Genre: Folk Kinesthetic/Gesture
Nationality: Israeli and American
Language: Hand gesture, transcends language
Abstract: The hand symbol/gesture in discussion is telling someone to hold on/wait a second in a semi-aggressive manner.
Background: KP is a dual citizen of the United States and Israel, but spent his entire life growing up in Israel. Both of his parents are American. He grew up in a Jewish household and learned both Hebrew and English at the same time. He served his mandatory three years of service in the Israeli Defense Force from the age of 18 until the age of 21 as a combat soldier. This particular piece of folklore was brought up on a visit to Israel. When trying to get someone’s attention they gave me the symbol with their hand. I was very confused and asked KP about what it meant. He gave me a short version there, but when he came to visit America, I questioned him about it further. He can not trace it to a certain origin, but grew up using it and understanding what it meant.
The hand gesture is made by a person, when they are busy, towards someone else that is trying to talk them or get their attention.
S: Is it made it in a nice way or is it aggressive?
KP: It’s slightly aggressive. If, um, I am annoyed at someone, I will do this as a way to get them to shut up and stop bothering me. But, for the most part, people understand it means wait and they don’t really get too mad.

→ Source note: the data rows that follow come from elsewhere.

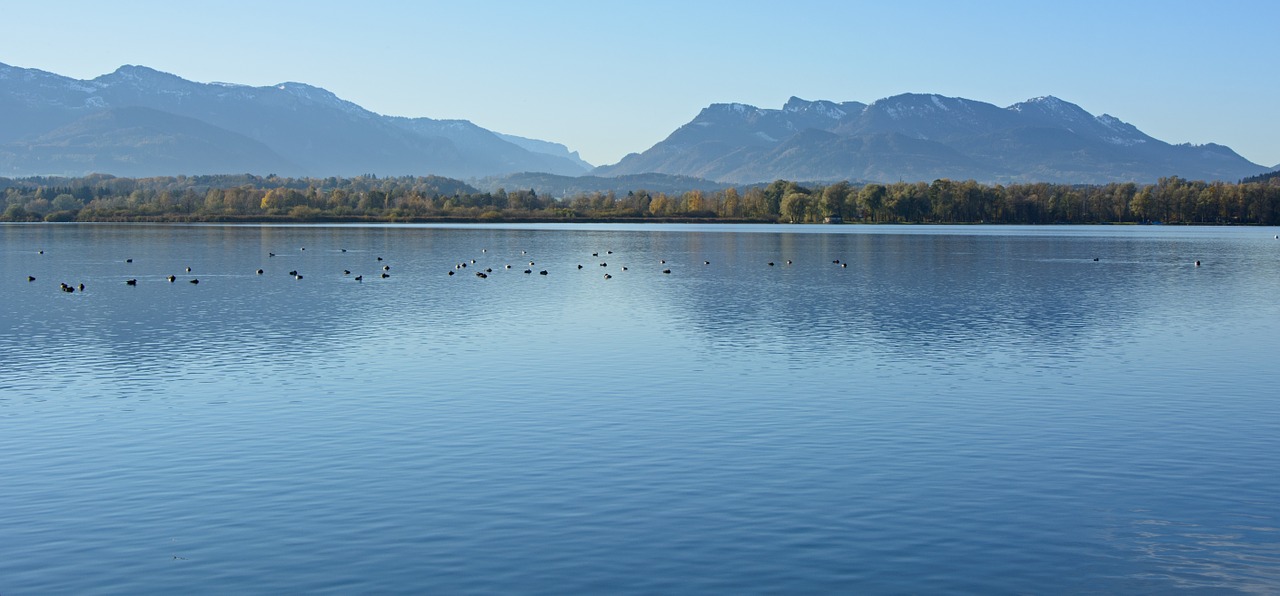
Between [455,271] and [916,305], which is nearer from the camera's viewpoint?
[916,305]

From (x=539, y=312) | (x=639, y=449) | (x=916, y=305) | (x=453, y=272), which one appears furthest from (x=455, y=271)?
(x=639, y=449)

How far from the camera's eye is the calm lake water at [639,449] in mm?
19047

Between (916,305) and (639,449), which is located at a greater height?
(916,305)

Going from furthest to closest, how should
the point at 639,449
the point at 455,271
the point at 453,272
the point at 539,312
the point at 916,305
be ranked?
the point at 455,271
the point at 453,272
the point at 916,305
the point at 539,312
the point at 639,449

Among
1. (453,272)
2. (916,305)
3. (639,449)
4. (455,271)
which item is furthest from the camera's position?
(455,271)

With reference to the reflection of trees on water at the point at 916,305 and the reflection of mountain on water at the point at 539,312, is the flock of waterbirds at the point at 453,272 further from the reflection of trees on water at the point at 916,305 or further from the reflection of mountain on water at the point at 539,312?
the reflection of trees on water at the point at 916,305

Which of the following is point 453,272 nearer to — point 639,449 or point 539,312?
point 539,312

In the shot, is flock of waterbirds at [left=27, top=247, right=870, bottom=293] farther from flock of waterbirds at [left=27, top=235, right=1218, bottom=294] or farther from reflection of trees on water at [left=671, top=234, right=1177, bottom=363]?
reflection of trees on water at [left=671, top=234, right=1177, bottom=363]

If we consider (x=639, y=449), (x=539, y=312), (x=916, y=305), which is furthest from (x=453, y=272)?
(x=639, y=449)

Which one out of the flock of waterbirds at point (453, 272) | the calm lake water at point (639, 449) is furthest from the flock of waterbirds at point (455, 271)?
the calm lake water at point (639, 449)

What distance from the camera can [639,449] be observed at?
27.5 m

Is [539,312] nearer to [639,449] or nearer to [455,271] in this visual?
[639,449]

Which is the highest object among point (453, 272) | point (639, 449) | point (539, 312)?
point (453, 272)

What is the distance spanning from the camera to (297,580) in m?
18.2
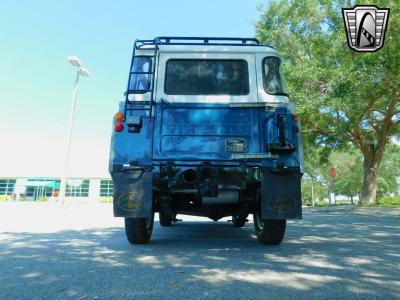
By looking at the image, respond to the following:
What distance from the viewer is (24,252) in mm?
4785

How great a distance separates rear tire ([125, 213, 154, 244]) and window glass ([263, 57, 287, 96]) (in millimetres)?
2552

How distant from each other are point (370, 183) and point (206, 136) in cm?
1936

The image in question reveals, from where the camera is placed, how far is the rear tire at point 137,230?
5102 millimetres

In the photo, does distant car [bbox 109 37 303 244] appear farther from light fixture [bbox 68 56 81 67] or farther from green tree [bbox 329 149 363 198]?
green tree [bbox 329 149 363 198]

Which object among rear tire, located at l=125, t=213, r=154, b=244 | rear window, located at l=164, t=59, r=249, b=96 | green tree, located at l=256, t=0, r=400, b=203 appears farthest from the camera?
green tree, located at l=256, t=0, r=400, b=203

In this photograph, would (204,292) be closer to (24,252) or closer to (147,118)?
(147,118)

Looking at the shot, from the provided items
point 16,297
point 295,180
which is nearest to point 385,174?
point 295,180

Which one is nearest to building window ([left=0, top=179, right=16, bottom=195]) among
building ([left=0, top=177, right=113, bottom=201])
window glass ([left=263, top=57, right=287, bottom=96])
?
building ([left=0, top=177, right=113, bottom=201])

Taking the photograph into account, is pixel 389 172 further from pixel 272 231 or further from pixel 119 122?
pixel 119 122

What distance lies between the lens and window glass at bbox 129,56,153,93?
16.8ft

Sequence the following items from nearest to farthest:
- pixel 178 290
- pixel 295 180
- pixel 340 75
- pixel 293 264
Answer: pixel 178 290
pixel 293 264
pixel 295 180
pixel 340 75

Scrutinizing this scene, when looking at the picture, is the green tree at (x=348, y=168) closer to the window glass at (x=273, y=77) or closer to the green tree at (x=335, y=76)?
the green tree at (x=335, y=76)

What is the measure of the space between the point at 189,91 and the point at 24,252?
3177 millimetres

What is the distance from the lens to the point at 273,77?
17.2ft
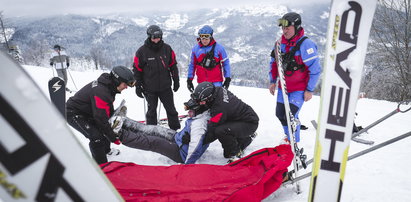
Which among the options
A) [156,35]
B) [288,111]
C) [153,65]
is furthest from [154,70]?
[288,111]

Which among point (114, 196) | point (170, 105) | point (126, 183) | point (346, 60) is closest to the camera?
point (114, 196)

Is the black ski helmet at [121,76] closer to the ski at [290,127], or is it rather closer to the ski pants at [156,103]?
the ski pants at [156,103]

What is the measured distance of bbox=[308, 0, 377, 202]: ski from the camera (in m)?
1.24

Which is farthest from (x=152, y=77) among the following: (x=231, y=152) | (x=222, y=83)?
(x=231, y=152)

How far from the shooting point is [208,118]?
3.29m

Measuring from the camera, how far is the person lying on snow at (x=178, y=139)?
3031 millimetres

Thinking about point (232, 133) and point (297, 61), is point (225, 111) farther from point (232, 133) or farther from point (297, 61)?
point (297, 61)

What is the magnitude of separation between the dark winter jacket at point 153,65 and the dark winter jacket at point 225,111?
53.2 inches

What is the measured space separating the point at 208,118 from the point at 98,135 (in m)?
1.55

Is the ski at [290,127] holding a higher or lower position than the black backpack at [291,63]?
lower

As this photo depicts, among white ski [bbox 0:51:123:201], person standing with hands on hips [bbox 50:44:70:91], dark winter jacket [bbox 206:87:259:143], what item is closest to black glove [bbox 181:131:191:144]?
A: dark winter jacket [bbox 206:87:259:143]

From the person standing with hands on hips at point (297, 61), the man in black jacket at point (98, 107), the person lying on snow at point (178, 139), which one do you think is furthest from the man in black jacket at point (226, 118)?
the man in black jacket at point (98, 107)

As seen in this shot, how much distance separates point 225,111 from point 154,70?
1.65 metres

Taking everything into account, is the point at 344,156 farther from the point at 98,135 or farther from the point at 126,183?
the point at 98,135
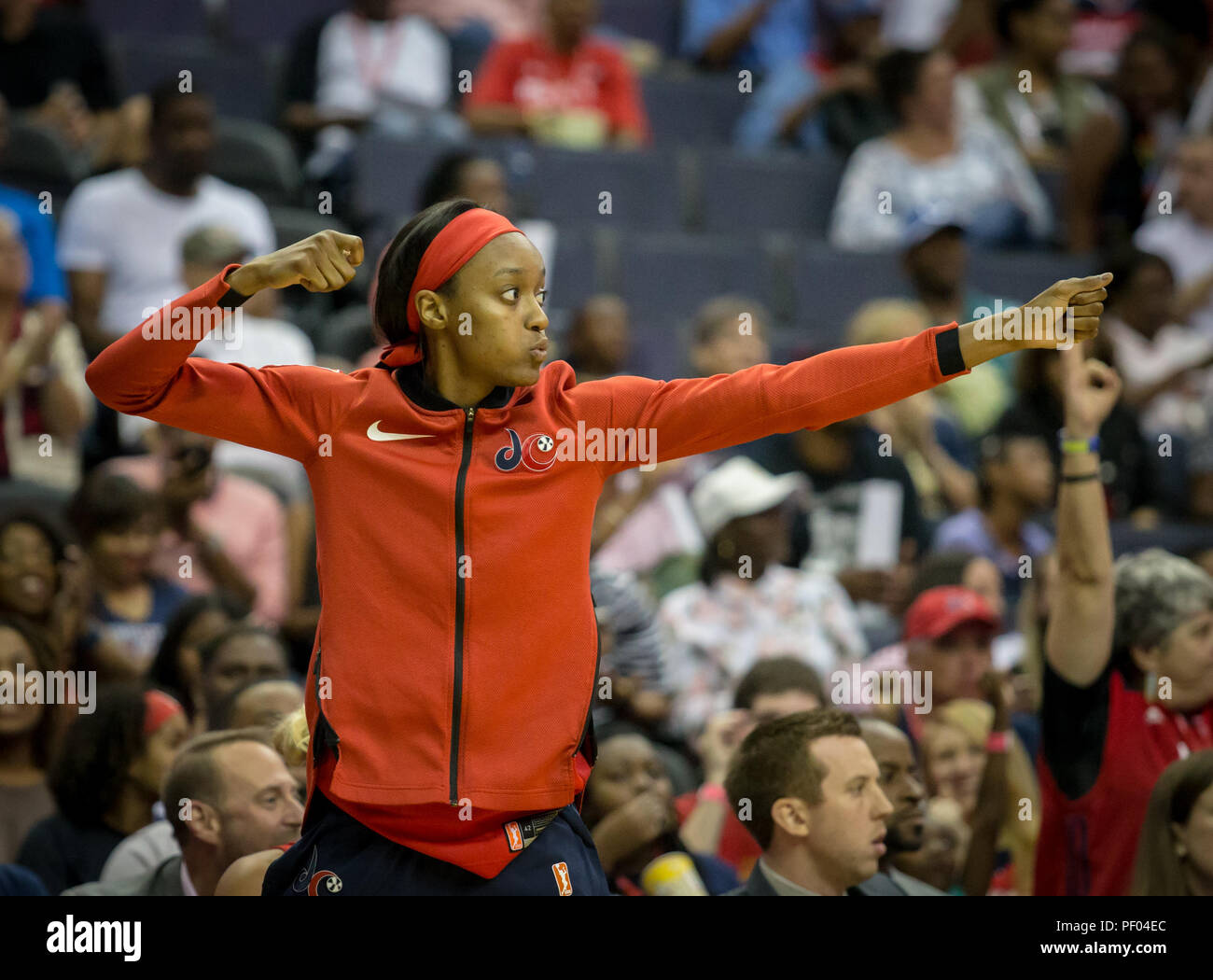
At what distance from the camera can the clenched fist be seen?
227 cm

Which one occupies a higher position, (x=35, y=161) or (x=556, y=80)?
(x=556, y=80)

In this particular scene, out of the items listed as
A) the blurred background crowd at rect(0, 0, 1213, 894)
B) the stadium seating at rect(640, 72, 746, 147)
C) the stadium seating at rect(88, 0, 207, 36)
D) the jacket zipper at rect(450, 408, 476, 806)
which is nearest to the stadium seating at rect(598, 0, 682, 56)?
the blurred background crowd at rect(0, 0, 1213, 894)

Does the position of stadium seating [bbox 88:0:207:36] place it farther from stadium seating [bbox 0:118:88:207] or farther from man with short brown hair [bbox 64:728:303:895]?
man with short brown hair [bbox 64:728:303:895]

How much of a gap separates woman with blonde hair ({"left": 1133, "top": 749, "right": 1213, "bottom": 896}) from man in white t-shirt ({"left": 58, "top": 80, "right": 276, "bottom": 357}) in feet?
13.0

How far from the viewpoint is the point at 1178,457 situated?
653 centimetres

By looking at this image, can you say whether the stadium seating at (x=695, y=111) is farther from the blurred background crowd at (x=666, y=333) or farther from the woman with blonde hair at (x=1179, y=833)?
the woman with blonde hair at (x=1179, y=833)

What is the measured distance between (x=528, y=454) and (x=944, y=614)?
2.64 m

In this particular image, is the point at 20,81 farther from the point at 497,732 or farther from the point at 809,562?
the point at 497,732

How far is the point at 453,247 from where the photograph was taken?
7.82ft

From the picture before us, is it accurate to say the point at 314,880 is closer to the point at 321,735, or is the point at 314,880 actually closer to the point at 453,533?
the point at 321,735

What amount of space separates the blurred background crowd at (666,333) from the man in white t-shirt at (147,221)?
0.05ft

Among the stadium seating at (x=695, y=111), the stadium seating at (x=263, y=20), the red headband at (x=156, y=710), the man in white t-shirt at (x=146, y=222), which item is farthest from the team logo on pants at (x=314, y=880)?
the stadium seating at (x=263, y=20)

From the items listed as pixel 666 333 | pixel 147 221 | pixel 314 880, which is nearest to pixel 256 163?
pixel 147 221
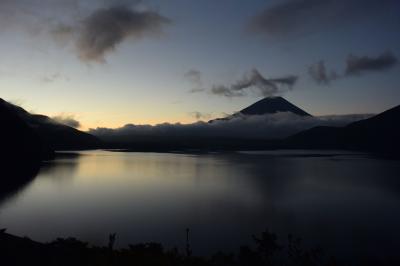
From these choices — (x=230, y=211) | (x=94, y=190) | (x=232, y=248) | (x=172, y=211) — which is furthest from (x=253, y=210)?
(x=94, y=190)

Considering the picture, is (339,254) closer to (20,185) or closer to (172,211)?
(172,211)

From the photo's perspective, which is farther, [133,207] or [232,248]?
[133,207]

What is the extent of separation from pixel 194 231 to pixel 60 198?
2061 inches

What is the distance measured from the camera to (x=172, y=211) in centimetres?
7488

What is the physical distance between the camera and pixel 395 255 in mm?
45781

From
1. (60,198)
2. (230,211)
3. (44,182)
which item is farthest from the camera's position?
(44,182)

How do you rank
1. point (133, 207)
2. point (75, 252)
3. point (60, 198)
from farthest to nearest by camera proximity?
point (60, 198)
point (133, 207)
point (75, 252)

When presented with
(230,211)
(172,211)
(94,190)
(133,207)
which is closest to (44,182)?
(94,190)

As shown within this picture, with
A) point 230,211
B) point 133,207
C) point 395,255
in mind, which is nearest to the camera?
point 395,255

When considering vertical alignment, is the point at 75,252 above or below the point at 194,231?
above

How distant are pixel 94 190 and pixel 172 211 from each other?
45.4 meters

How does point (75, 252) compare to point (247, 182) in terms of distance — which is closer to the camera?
point (75, 252)

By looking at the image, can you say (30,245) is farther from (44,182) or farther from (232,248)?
(44,182)

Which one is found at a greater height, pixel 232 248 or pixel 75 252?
pixel 75 252
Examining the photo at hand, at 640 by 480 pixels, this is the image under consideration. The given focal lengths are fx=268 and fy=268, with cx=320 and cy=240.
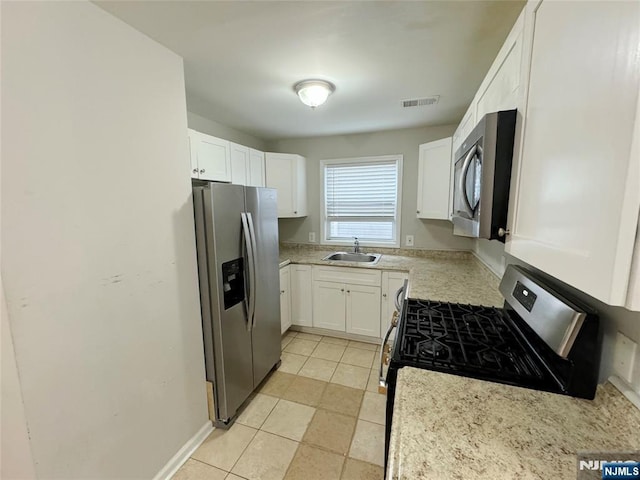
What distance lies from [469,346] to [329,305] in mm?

Interpretation: When someone first made this signal to me, I thought it was a way of saying “screw you” or to kind to, ya know, “[expletive] off.” So, naturally, I just did it back in a joking manner, and all of the Israelis on the trip laughed at me because they knew I obviously did not know what it meant. I had been accustomed to someone holding up a single index finger when they wanted me to wait a second. In addition, I had always seen my mother give “the hand” aggressively out of pure anger to someone while she was driving which looked exactly like this gesture. In my mind, I had been told to very aggressively screw off. In Israel, it is not as aggressive as much as it is a way to let someone know that you will be with them in a second. The reason for having this hand gesture is to be able to tell someone to give you a second without stopping the conversation and losing track of what is being discussed.